• EXTRACT PROVIDED
────────────────────────────────────────
LPG supply growth outstripping demand, infrastructure

April 6, 2020
The rapid growth in US LPG supplies, in conjunction with advantageous propane derivative petrochemical prices and improved affordability for LPG in households, have created simultaneous supply-push and demand-pull scenarios in the global market.

Ken Chow
Ajey Chandra
 
Muse, Stancil & Co.
Houston 

Craig Whitley
World Energy Consultants LLC
Houston

The rapid growth in US LPG supplies, in conjunction with advantageous propane derivative petrochemical prices and improved affordability for LPG in households, have created simultaneous supply-push and demand-pull scenarios in the global market, prompting development of numerous export and import terminals. This article will examine the degree to which demand and infrastructure development are keeping pace with supply growth.

Seaborne LPG trade

From 2014 to 2018, seaborne LPG shipments rose to 108.6 million tonnes/year (tpy) from 60.7 million tpy, driven by higher exports from the US, the Middle East, and the North Sea. Of the top ten seaborne LPG exporting countries or regions in 2018, the US, the UAE, Qatar, Saudi Arabia, Iran, the North Sea, Kuwait, and Russia all established record-high LPG export volumes. Fig. 1 shows seaborne LPG exports by region over the past 5 years and highlights the growth by the US and the Middle East relative to other exporting regions.

Exports from the Middle East and the US are now outpacing those from smaller seaborne LPG exporting nations. In recent years, smaller LPG exporting countries outside the top ten exporters had 16-19% of global market share. While these smaller LPG exporters increased their exports by 31% year-over-year 2016-17, their exports declined 2% from 2017 to 2018. While the growth of US and Middle East seaborne LPG exports continued unabated in 2018, total exports from all other countries tapered off (Fig. 2). For the time being, countries that export less than 2 million tpy of seaborne LPG may face stiffening competition in their export markets.

Strong demand

This substantial increase in the availability of seaborne LPG supplies coincided with development of LPG markets that could consume it all. Petrochemical market conditions and Asian economic growth during this time were such that the LPG supply buildup resulted in a match of supply and demand. Global seaborne LPG imports increased by 18% from 2016-18, but marine shipping infrastructure and end-use LPG markets grew fast enough to absorb this additional 16.9 million tonnes of seaborne LPG supply. Demand growth for seaborne LPG imports was led by countries in the Asia Pacific, with the top five importing countries all from that region.

Of the top ten seaborne LPG importers in 2018, the most dramatic growth in LPG demand 2016-18 took place in India, Indonesia, and Mexico, each country experiencing more than 30% growth in seaborne LPG imports. While Asia has been the largest importing region by volume, the fastest growing region by rate of growth for LPG imports in 2018 was Europe, with a year-on-year increase of 17% compared with 8% for Asia. The top twenty largest seaborne LPG importing countries in 2018, representing 82% of the global LPG market, have generally exhibited strong growth in recent years, as illustrated by their respective regions (Fig. 3).
────────────────────────────────────────
• MATERIAL FOR THIS TASK
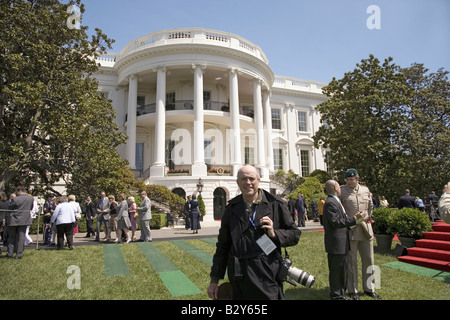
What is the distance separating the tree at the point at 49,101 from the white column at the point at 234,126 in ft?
34.6

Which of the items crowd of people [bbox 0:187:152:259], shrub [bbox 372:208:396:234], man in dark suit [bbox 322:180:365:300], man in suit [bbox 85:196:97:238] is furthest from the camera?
man in suit [bbox 85:196:97:238]

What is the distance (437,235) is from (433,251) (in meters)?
0.82

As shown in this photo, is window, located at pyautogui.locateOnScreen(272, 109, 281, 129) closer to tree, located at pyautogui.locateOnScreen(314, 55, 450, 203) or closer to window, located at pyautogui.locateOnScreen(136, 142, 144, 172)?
tree, located at pyautogui.locateOnScreen(314, 55, 450, 203)

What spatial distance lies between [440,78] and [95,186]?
27.2 metres

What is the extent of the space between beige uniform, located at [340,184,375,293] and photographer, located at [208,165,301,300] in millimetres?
2496

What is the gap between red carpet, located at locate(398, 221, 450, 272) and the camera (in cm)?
627

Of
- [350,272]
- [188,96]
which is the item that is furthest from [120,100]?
[350,272]

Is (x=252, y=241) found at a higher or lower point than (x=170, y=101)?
lower

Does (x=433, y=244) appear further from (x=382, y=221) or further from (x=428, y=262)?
(x=382, y=221)

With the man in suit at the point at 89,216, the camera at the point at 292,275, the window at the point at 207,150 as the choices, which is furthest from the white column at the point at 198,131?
the camera at the point at 292,275

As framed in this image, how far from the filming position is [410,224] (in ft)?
24.8

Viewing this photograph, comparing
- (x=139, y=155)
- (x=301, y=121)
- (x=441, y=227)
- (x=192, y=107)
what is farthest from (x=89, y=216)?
(x=301, y=121)

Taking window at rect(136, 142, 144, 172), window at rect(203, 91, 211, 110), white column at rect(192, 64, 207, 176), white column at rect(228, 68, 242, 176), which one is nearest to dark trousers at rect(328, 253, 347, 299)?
white column at rect(192, 64, 207, 176)
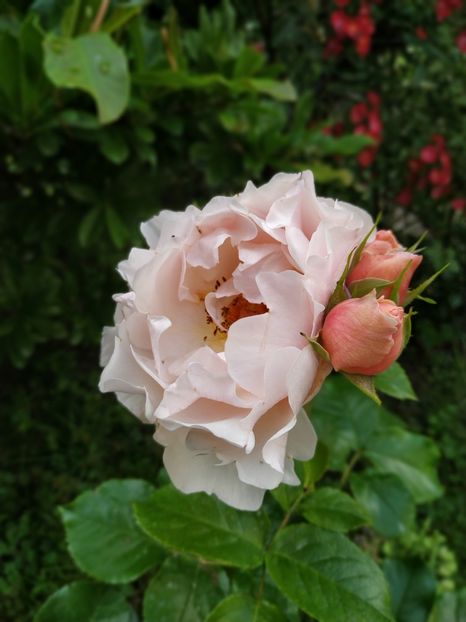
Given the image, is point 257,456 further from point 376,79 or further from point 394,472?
point 376,79

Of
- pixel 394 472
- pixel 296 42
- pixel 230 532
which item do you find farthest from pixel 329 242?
pixel 296 42

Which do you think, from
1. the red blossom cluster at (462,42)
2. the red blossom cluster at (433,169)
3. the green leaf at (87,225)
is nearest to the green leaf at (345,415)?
the green leaf at (87,225)

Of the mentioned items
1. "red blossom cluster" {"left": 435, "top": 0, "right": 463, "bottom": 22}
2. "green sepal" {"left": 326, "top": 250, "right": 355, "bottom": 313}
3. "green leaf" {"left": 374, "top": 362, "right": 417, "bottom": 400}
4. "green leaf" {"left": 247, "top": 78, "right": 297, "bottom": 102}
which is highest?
"green sepal" {"left": 326, "top": 250, "right": 355, "bottom": 313}

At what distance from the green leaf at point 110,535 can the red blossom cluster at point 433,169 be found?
1.50 m

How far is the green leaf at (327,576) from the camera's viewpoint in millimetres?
545

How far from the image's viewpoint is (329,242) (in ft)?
1.54

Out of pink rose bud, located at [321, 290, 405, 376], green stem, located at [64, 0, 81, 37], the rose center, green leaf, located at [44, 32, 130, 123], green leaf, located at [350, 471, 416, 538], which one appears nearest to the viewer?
pink rose bud, located at [321, 290, 405, 376]

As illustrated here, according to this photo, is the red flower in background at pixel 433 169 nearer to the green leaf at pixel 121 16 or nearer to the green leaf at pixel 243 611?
the green leaf at pixel 121 16

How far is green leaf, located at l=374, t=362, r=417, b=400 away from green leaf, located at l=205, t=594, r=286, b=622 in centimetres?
23

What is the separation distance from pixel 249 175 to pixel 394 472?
0.85 m

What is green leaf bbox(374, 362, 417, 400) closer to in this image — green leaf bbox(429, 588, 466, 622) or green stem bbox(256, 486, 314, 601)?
green stem bbox(256, 486, 314, 601)

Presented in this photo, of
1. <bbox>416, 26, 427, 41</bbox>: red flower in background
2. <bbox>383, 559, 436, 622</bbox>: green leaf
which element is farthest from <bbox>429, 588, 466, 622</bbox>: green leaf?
<bbox>416, 26, 427, 41</bbox>: red flower in background

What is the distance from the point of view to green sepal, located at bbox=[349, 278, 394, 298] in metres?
0.45

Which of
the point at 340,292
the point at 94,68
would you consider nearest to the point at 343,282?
the point at 340,292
────────────────────────────────────────
• WRITTEN TASKS
(1) Could you quote the LPG supply article between "Strong demand" and "from that region.", inclusive?
(2) Which lines in the entries contain the string "dark", matching case exactly? Pick out every one of them.

• RESPONSES IN ORDER
(1)
Strong demand

This substantial increase in the availability of seaborne LPG supplies coincided with development of LPG markets that could consume it all. Petrochemical market conditions and Asian economic growth during this time were such that the LPG supply buildup resulted in a match of supply and demand. Global seaborne LPG imports increased by 18% from 2016-18, but marine shipping infrastructure and end-use LPG markets grew fast enough to absorb this additional 16.9 million tonnes of seaborne LPG supply. Demand growth for seaborne LPG imports was led by countries in the Asia Pacific, with the top five importing countries all from that region.

(2)
Which of the items crowd of people [bbox 0:187:152:259], shrub [bbox 372:208:396:234], man in dark suit [bbox 322:180:365:300], man in suit [bbox 85:196:97:238] is furthest from the camera?
Taking window at rect(136, 142, 144, 172), window at rect(203, 91, 211, 110), white column at rect(192, 64, 207, 176), white column at rect(228, 68, 242, 176), which one is nearest to dark trousers at rect(328, 253, 347, 299)?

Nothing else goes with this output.